**Text segment:**
Inter reached the pinnacle in 2009-10 – Jose Mourinho delivering an unprecedented Serie A, Champions League and Coppa Italia treble.
Still to this day, Inter remain the only Italian club to achieve the feat, having claimed the Champions League for the first time in 45 years.
Not since 2010 had Inter got their hands on the Scudetto, while up until 2020, the Nerazzurri had gone eight consecutive Serie A seasons without a top-two finish – ending a campaign as low as ninth in 2012-13.
Step forward Antonio Conte.
Criticism was directed at Inter when former Juventus chief executive Giuseppe Marotta turned to a Bianconeri great and rival to restore the club's fortunes in Milan.
After instant improvement in 2019-20 – a runners-up finish in Serie A to go with a run to the Europa League final and Coppa Italia semis – Conte delivered, breaking Juve's stranglehold on Italian football this season.
Inter's triumph ended a run of nine successive Scudetti for Juve, three of which were won by Conte when he was in charge of the Turin giants from 2011 to 2014.
"Those who played with Inter or have been a coach at Inter realise it's a complicated situation," Conte told Sky Sport Italia amid the celebrations. "You have to understand the various dynamics, at times play along, but never lose your identity and I never lost my identity.

**What the task requires:** Carry on the article about Inter's Serie A title under Antonio Conte, picking up right after its last sentence.

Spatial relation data
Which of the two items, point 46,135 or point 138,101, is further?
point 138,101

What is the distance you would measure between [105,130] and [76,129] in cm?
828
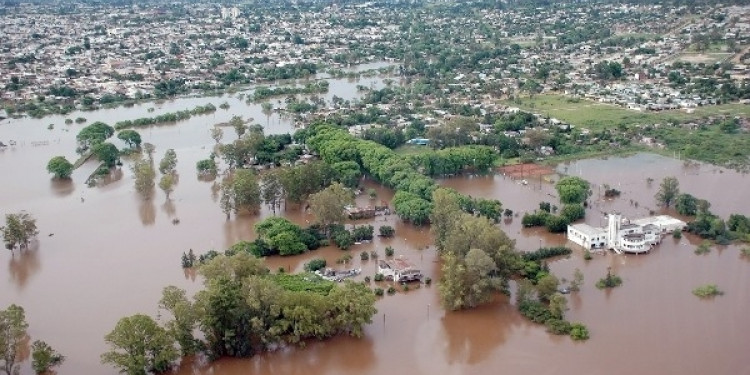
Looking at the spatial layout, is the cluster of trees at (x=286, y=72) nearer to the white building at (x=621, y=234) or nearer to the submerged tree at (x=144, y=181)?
the submerged tree at (x=144, y=181)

**Response:**
"I think that was appreciated by those who at first had turned their noses up at me because of my past. I was brought to Inter in order to bring it back to victory within three years and I did that."
While there are four rounds remaining, Inter will be starting to plan for 2021-22 and as a sea of blue and black shirts flood the Milan streets, what is next for Conte and his team?
Convince Conte about Inter's future
Conte earned his fourth Serie A title this season – only five other coaches in league history have managed at least four.
The former Italy boss is only the second coach in Serie A history to win a Scudetto with both Inter and Juve, joining Giovanni Trapattoni, though his greatest achievement might just be the transformation of Christian Eriksen from flop headed for an exit to the face of Inter's XI.
Conte ended Inter's 11-year drought and while many involved with the Nerazzurri hope it is the start of a winning cycle, his future at San Siro remains uncertain.
The 51-year-old has spoken out against the club's hierarchy previously, particularly at the end of last season amid serious concerns he would be resign or be sacked.
His position is once again in the spotlight as he reportedly plans to meet with Inter president Steven Zhang.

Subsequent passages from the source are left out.